Data for the task:

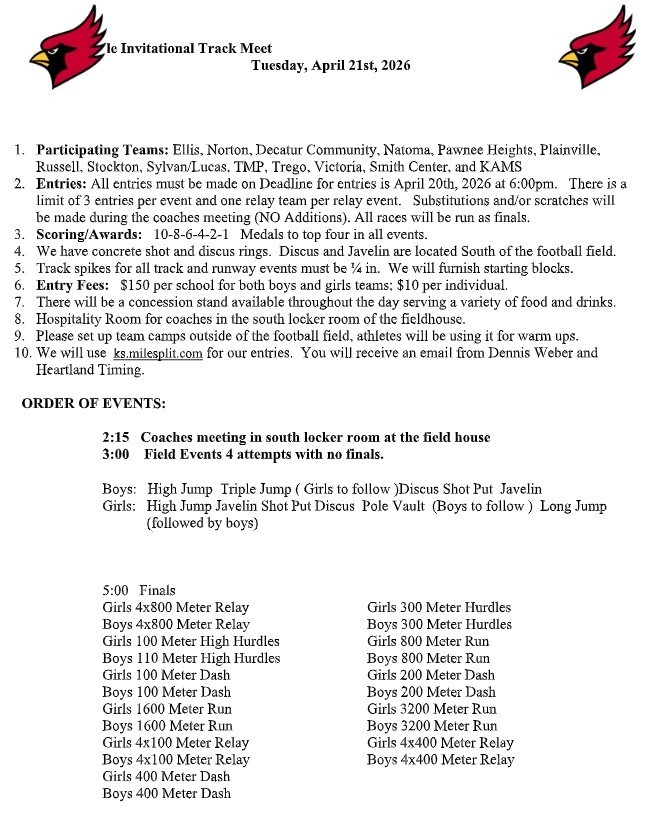 le Invitational Track Meet
Tuesday, April 21st, 2026

1. **Participating Teams:** Ellis, Norton, Decatur Community, Natoma, Pawnee Heights, Plainville, Russell, Stockton, Sylvan/Lucas, TMP, Trego, Victoria, Smith Center, and KAMS
2. **Entries:** All entries must be made on Deadline for entries is April 20th, 2026 at 6:00pm. There is a limit of 3 entries per event and one relay team per relay event. Substitutions and/or scratches will be made during the coaches meeting (NO Additions). All races will be run as finals.
3. **Scoring/Awards:** 10-8-6-4-2-1 Medals to top four in all events.
4. We have concrete shot and discus rings. Discus and Javelin are located South of the football field.
5. Track spikes for all track and runway events must be ¼ in. We will furnish starting blocks.
6. **Entry Fees:** $150 per school for both boys and girls teams; $10 per individual.
7. There will be a concession stand available throughout the day serving a variety of food and drinks.
8. Hospitality Room for coaches in the south locker room of the fieldhouse.
9. Please set up team camps outside of the football field, athletes will be using it for warm ups.
10. We will use ks.milesplit.com for our entries. You will receive an email from Dennis Weber and Heartland Timing.

**ORDER OF EVENTS:**

**2:15 Coaches meeting in south locker room at the field house**
**3:00 Field Events 4 attempts with no finals.**

Boys: High Jump Triple Jump ( Girls to follow )Discus Shot Put Javelin
Girls: High Jump Javelin Shot Put Discus Pole Vault (Boys to follow ) Long Jump (followed by boys)

5:00 Finals
Girls 4x800 Meter Relay
Boys 4x800 Meter Relay
Girls 100 Meter High Hurdles
Boys 110 Meter High Hurdles
Girls 100 Meter Dash
Boys 100 Meter Dash
Girls 1600 Meter Run
Boys 1600 Meter Run
Girls 4x100 Meter Relay
Boys 4x100 Meter Relay
Girls 400 Meter Dash
Boys 400 Meter Dash

Girls 300 Meter Hurdles
Boys 300 Meter Hurdles
Girls 800 Meter Run
Boys 800 Meter Run
Girls 200 Meter Dash
Boys 200 Meter Dash
Girls 3200 Meter Run
Boys 3200 Meter Run
Girls 4x400 Meter Relay
Boys 4x400 Meter Relay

Exercise goal: Only the lines above starting at the one containing "Boys: High Jump" and ending at the one containing "Boys 110 Meter High Hurdles", both included, are to be returned, exactly as they read.

Result below:
Boys: High Jump Triple Jump ( Girls to follow )Discus Shot Put Javelin
Girls: High Jump Javelin Shot Put Discus Pole Vault (Boys to follow ) Long Jump (followed by boys)

5:00 Finals
Girls 4x800 Meter Relay
Boys 4x800 Meter Relay
Girls 100 Meter High Hurdles
Boys 110 Meter High Hurdles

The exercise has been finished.